(Work instructions)
A) Read the blog post below on Contador and Armstrong at the Tour de France. Decide whether each statement agrees with it, answering yes or no and quoting the words of the post that decide it: (i) Contador is 25 years old; (ii) Contador rode away on the Verbier climb on Saturday; (iii) the writer looks forward to seeing Armstrong race again next year.
B) In the blog post below on Contador and Armstrong at the Tour de France, list every topic named in the closing passage about other topics that could be spun.

(Reading passage)

Out of the blogging world all day after seeing the last third of the time trial on the tube. The lessons:
Contador is in an amazing place as a rider. At age 25, he’s already showing himself to be the all-around force Armstrong was when he came back from cancer. Who can stop him? The doping cops. Anyone else? Maybe himself, if he insists on stunts like ignoring his team director and dropping a teammate on a decisive climb. Then again, the apparent me-first bull-headedness — if that’s what it is — is reminiscent of Armstrong’s youthful reputation.
Listen to Armstrong when he says that he doesn’t have what it takes to win the Tour. That’s what he said after Contador rode away on the Verbier climb on Sunday. I haven’t been able to decide whether it’s genuine belief or a ratings-driven need to stay on board the Armstrong train, but it’s been fascinating to watch the various members of the Versus TV team pick Lance to win in the mountains day after day after day. No matter that he hasn’t been close even once, and no matter that Contador has shown himself capable of riding away almost at will–the predictions keep on coming. But for all that, there’s something about watching Armstrong in this Tour that gives him more dimension as a man and racer; and there’s something that makes me realize how amazing his domination of this race for so long really was. I’m actually looking forward to seeing him race again next year.
Other topics that could be spun, perhaps will be some day: Wiggins. The Schlecks. Kloden. Bruyneel. Vinokourov. Splendor and Death at the Tour de France. The Armstrong who rides in our heads.

(Information supplied)

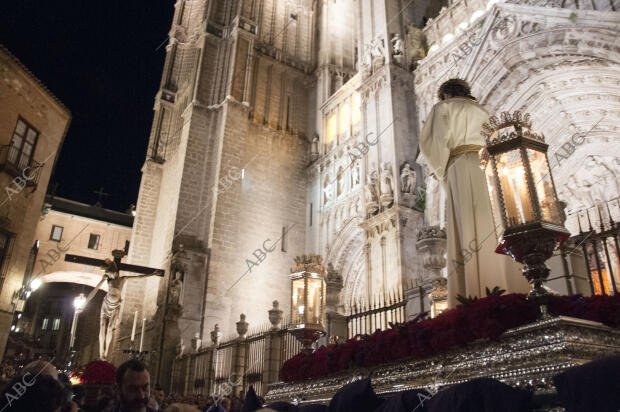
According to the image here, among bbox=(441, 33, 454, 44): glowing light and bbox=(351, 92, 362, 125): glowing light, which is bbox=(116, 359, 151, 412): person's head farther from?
bbox=(351, 92, 362, 125): glowing light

(Response list)
A)
(i) Yes: "At age 25, he’s already showing himself to be the all-around force Armstrong was when he came back from cancer."
(ii) No: "That’s what he said after Contador rode away on the Verbier climb on Sunday."
(iii) Yes: "I’m actually looking forward to seeing him race again next year."

B)
Wiggins
The Schlecks
Kloden
Bruyneel
Vinokourov
Splendor and Death at the Tour de France
The Armstrong who rides in our heads